— BEGIN —
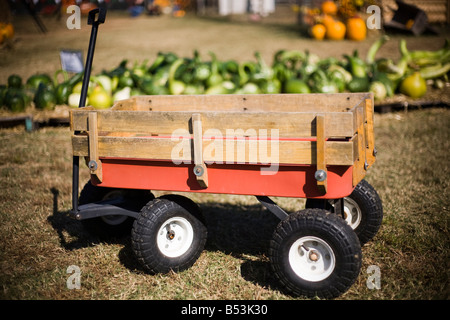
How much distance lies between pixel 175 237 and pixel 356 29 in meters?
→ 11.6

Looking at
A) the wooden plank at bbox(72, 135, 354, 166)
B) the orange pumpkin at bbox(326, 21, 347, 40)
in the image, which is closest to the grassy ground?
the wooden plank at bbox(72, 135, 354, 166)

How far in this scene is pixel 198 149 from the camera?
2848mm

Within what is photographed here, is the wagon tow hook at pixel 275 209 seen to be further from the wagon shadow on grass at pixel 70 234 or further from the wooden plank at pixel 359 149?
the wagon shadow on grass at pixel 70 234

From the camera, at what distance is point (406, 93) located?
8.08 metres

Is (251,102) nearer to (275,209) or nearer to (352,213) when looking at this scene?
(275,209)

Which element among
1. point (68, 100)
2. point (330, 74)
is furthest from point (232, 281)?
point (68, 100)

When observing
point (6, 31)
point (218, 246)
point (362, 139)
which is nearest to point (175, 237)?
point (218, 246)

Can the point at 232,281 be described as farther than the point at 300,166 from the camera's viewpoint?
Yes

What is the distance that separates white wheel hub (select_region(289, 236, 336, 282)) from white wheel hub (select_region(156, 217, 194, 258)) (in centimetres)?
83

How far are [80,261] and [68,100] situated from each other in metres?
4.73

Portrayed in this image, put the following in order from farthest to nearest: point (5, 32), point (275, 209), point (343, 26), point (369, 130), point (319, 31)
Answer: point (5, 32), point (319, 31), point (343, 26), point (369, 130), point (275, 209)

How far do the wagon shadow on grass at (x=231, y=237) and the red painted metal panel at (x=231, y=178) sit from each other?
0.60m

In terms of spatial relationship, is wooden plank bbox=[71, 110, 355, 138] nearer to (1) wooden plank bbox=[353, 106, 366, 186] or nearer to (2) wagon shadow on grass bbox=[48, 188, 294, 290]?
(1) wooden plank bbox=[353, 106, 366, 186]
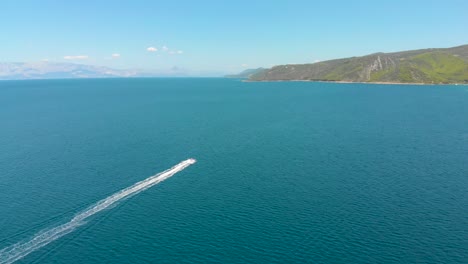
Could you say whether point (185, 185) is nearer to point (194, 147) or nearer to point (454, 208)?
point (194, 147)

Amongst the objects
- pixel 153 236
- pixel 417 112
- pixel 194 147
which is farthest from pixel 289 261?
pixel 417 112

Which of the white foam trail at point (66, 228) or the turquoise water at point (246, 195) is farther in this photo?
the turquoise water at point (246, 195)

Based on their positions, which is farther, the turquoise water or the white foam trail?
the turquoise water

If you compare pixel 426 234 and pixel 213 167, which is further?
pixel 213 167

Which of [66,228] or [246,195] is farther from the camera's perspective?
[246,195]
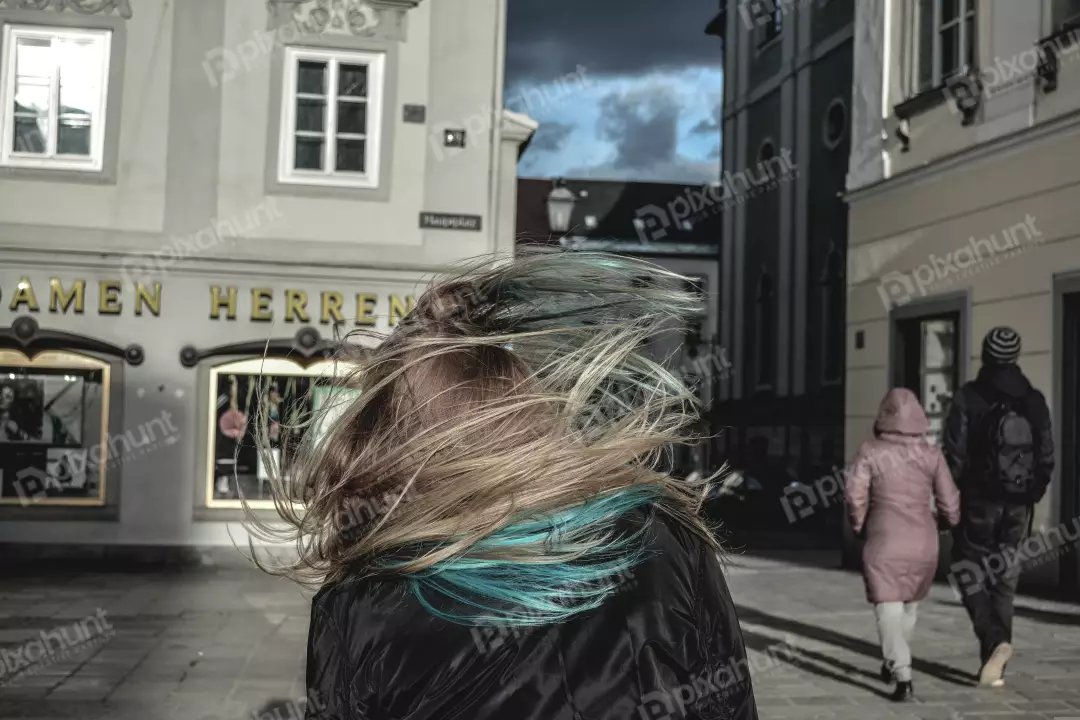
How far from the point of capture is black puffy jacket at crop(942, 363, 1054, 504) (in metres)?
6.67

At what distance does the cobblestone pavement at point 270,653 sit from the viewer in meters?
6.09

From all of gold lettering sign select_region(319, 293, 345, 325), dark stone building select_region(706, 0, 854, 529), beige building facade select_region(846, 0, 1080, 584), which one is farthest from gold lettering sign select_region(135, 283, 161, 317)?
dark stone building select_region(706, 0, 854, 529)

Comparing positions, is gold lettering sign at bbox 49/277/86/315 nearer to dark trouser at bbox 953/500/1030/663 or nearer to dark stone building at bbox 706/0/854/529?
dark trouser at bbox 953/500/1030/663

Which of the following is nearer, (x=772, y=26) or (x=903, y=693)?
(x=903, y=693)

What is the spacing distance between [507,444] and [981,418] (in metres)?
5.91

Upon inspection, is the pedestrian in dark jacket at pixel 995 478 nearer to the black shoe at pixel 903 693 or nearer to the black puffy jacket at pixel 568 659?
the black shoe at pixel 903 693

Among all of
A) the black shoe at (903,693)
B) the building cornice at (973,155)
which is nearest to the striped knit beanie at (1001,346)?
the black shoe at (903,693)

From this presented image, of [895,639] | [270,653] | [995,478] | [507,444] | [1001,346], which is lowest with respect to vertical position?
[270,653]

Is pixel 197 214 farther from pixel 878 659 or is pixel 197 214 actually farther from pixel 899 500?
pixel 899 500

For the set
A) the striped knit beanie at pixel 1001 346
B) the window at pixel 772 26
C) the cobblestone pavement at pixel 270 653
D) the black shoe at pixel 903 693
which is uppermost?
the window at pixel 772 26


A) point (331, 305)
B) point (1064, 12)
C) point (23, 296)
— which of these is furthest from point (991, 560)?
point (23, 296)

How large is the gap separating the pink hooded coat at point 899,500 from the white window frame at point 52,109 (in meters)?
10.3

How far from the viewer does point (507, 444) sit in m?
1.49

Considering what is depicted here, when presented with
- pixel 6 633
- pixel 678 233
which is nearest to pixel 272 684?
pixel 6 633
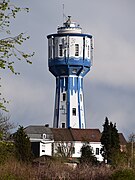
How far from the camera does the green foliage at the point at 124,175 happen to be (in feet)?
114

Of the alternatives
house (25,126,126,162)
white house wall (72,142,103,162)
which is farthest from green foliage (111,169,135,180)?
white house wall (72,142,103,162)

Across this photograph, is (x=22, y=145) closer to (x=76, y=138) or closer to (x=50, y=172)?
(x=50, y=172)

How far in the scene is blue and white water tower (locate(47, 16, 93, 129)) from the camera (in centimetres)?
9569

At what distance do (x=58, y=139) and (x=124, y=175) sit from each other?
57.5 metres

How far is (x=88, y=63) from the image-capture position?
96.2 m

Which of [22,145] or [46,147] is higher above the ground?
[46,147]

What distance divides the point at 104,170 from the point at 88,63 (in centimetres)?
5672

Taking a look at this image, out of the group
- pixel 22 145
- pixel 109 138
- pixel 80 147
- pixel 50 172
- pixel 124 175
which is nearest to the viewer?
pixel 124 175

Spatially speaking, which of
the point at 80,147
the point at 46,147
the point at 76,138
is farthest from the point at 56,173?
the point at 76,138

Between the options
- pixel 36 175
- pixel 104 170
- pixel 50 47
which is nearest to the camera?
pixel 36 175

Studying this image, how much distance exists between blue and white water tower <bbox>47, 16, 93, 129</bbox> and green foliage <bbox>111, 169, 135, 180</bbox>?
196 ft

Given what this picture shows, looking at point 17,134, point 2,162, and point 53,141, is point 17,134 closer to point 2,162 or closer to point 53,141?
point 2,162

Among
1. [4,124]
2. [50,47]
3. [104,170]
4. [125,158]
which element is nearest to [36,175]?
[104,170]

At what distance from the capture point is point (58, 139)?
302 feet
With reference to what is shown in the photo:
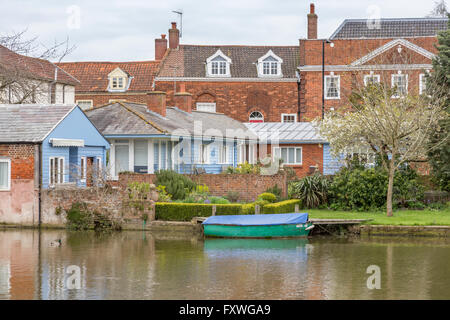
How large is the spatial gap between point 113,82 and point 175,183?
— END —
— BEGIN —
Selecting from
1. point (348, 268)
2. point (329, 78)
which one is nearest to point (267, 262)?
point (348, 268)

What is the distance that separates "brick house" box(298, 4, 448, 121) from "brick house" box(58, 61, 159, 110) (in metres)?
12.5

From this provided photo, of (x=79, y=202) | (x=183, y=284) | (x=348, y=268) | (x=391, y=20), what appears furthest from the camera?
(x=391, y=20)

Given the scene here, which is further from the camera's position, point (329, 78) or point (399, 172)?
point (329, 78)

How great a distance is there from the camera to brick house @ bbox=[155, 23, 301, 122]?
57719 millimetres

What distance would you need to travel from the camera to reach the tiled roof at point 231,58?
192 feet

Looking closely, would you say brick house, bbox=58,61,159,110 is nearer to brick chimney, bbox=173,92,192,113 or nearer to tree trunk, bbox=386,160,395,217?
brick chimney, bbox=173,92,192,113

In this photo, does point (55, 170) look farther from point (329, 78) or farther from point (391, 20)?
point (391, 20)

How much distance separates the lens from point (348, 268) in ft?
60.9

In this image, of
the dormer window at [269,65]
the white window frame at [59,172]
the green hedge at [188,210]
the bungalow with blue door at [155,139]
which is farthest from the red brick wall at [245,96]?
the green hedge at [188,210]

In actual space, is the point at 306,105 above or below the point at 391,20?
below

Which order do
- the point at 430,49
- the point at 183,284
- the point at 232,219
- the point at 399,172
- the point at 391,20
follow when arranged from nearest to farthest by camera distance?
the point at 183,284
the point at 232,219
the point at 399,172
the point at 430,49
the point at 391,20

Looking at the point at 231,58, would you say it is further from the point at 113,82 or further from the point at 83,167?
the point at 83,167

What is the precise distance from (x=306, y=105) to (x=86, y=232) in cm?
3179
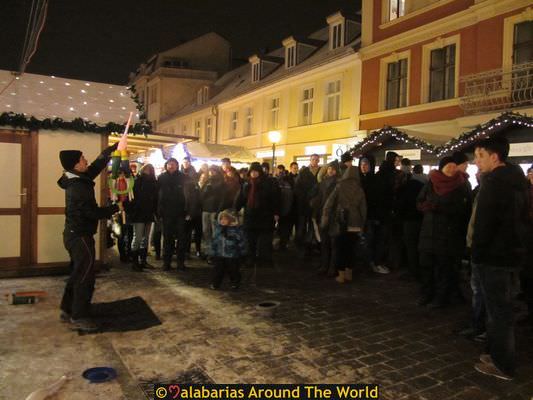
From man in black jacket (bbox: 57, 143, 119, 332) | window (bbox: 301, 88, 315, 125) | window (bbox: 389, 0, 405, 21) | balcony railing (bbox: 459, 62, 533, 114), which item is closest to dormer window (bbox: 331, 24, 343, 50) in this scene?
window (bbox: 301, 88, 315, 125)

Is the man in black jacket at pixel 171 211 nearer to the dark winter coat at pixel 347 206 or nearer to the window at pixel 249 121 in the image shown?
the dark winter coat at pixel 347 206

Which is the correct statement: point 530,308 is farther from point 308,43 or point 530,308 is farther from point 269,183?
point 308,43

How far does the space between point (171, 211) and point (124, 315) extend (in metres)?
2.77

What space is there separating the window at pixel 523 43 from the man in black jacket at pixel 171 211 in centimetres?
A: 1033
— END —
[Task to complete]:
Pull out each of the lines above that contains the string "cobblestone". Letter case must match.

[Solution for this task]:
At what distance does the cobblestone pavement at point 270,653 sit from the viewer in meters?
C) the cobblestone pavement at pixel 270 653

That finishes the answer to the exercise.